STORED ROWS:
+-------+
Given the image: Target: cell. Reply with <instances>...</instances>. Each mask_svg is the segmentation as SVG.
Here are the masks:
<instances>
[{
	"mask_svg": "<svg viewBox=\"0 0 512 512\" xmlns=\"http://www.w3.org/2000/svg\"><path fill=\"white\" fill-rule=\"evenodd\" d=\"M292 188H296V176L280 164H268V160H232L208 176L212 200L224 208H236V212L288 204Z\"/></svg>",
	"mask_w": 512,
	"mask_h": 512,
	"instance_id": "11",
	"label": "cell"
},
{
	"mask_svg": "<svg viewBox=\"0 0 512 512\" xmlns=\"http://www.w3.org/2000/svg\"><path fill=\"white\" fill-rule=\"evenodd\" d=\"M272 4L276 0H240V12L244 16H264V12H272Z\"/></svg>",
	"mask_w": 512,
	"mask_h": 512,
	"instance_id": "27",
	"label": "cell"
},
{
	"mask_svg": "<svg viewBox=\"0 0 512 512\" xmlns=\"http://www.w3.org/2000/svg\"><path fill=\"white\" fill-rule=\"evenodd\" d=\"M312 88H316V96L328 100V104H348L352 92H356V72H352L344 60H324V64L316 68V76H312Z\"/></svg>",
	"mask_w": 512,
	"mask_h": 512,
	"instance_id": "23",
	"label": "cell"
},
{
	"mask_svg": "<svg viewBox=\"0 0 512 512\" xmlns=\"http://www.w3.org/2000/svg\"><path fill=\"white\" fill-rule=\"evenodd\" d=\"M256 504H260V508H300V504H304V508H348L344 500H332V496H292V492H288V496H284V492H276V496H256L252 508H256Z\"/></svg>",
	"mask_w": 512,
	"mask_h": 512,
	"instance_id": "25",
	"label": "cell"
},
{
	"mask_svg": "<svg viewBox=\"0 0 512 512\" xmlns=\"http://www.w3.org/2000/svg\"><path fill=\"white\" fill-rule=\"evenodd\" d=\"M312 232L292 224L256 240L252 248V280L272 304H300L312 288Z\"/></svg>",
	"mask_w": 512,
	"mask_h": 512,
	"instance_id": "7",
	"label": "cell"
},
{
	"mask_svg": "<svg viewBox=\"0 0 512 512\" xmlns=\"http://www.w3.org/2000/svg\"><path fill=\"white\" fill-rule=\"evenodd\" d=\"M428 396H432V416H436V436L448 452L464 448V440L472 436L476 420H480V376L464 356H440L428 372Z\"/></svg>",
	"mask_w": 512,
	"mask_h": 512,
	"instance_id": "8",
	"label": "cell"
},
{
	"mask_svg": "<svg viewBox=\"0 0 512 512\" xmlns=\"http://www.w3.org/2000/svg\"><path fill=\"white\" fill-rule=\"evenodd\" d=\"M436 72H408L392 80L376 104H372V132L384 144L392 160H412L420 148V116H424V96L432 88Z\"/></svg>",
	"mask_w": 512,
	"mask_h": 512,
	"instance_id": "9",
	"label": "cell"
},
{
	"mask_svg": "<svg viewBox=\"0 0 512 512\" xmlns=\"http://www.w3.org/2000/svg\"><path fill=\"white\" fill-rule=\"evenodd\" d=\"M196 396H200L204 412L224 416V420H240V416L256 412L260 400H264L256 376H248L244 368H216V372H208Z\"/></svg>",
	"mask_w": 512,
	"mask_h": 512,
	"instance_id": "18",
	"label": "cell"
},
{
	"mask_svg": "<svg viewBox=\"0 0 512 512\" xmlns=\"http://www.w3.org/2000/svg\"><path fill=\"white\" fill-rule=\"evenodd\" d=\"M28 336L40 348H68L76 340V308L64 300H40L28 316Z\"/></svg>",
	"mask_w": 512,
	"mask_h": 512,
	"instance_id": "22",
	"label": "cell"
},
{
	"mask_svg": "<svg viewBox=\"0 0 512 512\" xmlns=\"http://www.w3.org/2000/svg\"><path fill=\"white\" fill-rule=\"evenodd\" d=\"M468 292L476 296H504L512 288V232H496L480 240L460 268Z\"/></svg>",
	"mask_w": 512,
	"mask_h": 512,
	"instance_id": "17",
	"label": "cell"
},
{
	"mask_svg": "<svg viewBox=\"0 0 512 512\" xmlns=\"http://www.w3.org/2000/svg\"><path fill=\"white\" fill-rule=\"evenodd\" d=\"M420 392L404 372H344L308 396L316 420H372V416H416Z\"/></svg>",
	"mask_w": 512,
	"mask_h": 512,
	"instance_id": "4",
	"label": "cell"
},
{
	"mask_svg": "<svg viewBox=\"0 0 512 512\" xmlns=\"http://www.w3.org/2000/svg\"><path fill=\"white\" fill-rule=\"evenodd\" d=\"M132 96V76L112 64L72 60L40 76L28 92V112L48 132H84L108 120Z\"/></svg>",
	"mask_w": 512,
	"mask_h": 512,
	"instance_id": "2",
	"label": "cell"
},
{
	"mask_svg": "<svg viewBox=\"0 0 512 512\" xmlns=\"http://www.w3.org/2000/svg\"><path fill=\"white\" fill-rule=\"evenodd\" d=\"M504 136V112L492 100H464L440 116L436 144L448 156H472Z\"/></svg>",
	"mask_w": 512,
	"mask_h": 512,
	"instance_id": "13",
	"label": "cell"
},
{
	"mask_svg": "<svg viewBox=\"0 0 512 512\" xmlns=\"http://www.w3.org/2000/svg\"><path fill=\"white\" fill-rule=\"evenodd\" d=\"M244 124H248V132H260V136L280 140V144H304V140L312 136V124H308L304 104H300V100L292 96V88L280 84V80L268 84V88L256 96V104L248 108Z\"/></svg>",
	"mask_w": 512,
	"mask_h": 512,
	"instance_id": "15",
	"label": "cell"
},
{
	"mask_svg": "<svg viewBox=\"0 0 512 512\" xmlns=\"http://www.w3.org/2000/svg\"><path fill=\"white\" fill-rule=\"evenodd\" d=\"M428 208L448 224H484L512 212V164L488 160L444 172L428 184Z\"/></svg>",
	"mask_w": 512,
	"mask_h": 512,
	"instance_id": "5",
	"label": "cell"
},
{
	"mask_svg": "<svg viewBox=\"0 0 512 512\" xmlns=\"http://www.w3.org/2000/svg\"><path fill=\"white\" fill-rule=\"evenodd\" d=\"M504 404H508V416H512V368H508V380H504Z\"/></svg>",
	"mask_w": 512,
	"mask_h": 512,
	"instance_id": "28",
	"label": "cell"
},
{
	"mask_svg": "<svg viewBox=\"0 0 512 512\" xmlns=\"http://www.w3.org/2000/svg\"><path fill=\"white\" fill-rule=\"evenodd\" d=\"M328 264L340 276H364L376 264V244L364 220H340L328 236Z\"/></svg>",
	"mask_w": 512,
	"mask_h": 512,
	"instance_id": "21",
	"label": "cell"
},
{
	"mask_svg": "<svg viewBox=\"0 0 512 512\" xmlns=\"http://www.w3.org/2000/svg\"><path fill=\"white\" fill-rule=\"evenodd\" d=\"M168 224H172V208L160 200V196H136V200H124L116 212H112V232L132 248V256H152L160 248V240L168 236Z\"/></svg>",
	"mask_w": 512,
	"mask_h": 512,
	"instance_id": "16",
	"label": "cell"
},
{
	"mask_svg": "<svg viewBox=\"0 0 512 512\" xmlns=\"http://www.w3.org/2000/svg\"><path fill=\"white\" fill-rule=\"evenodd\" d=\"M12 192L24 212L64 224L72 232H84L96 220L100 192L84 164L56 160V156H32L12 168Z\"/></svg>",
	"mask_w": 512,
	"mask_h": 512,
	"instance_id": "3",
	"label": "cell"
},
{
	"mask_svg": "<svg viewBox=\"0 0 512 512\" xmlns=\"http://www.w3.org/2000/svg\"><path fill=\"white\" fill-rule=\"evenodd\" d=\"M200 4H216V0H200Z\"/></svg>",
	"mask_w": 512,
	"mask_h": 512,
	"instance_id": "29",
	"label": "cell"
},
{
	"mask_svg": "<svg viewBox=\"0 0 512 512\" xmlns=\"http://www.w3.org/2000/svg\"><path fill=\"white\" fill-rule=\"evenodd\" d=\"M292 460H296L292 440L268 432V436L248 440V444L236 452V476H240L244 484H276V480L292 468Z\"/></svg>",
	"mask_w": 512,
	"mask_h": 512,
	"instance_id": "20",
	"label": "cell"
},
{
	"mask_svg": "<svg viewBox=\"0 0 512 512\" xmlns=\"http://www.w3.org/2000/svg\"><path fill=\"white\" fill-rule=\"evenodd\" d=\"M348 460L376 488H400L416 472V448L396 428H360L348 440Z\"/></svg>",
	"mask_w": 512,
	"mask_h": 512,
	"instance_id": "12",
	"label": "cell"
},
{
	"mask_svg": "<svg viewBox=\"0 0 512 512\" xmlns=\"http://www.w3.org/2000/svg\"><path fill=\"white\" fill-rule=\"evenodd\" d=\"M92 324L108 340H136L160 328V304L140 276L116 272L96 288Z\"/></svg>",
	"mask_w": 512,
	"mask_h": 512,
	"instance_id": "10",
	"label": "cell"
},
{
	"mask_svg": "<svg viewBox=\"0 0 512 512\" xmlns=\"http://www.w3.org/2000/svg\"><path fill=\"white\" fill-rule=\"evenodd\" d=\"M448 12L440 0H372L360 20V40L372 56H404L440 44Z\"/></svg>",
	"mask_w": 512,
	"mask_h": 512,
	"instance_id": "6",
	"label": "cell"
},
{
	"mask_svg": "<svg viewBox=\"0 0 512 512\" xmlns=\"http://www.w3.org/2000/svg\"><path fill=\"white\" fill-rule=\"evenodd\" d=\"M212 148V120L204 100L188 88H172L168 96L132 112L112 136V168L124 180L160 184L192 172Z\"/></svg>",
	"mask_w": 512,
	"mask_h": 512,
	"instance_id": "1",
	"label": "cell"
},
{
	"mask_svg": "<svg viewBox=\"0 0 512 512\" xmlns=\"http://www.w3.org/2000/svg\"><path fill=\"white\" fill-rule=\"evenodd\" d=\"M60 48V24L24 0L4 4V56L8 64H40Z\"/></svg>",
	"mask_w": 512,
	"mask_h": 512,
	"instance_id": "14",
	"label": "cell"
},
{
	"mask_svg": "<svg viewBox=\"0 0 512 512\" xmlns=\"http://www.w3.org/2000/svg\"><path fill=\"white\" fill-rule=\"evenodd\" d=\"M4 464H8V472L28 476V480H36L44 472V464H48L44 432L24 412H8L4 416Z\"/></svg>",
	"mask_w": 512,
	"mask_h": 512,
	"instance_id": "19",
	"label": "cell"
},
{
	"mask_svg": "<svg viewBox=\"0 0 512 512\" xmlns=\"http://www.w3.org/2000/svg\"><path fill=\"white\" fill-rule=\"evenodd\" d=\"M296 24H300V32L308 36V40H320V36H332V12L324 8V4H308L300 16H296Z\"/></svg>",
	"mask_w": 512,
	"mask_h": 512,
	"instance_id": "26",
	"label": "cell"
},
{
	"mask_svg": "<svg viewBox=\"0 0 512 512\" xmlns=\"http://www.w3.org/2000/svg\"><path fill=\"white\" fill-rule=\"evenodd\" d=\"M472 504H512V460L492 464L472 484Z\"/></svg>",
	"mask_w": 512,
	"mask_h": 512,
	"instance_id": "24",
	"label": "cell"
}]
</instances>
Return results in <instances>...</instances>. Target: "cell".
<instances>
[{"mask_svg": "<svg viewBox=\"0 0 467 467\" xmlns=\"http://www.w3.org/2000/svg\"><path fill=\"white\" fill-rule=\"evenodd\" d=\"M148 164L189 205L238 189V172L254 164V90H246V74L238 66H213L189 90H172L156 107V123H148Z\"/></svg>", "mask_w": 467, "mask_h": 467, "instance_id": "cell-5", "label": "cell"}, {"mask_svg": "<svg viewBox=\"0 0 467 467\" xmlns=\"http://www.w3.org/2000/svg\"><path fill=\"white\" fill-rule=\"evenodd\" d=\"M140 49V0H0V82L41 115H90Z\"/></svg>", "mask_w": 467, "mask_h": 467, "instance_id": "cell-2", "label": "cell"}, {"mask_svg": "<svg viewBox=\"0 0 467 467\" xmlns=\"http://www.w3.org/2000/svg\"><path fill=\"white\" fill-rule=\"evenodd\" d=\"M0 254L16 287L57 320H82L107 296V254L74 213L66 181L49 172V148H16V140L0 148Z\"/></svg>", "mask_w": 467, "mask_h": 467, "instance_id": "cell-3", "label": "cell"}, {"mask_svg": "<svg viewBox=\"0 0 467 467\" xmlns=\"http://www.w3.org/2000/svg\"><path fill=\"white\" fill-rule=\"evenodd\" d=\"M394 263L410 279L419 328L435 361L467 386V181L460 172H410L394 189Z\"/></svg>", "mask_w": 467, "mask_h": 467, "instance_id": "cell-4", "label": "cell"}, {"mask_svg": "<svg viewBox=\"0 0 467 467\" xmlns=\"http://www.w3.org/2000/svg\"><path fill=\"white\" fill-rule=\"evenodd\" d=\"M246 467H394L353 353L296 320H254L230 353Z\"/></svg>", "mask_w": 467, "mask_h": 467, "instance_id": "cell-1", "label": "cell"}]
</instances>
+-------+
INSTRUCTIONS TO FOLLOW:
Pull out every line of the data above that contains the string "Target", matching case exactly.

REPLY:
Given the image: Target: cell. Reply with <instances>...</instances>. Each mask_svg is the segmentation as SVG.
Return results in <instances>...</instances>. Target: "cell".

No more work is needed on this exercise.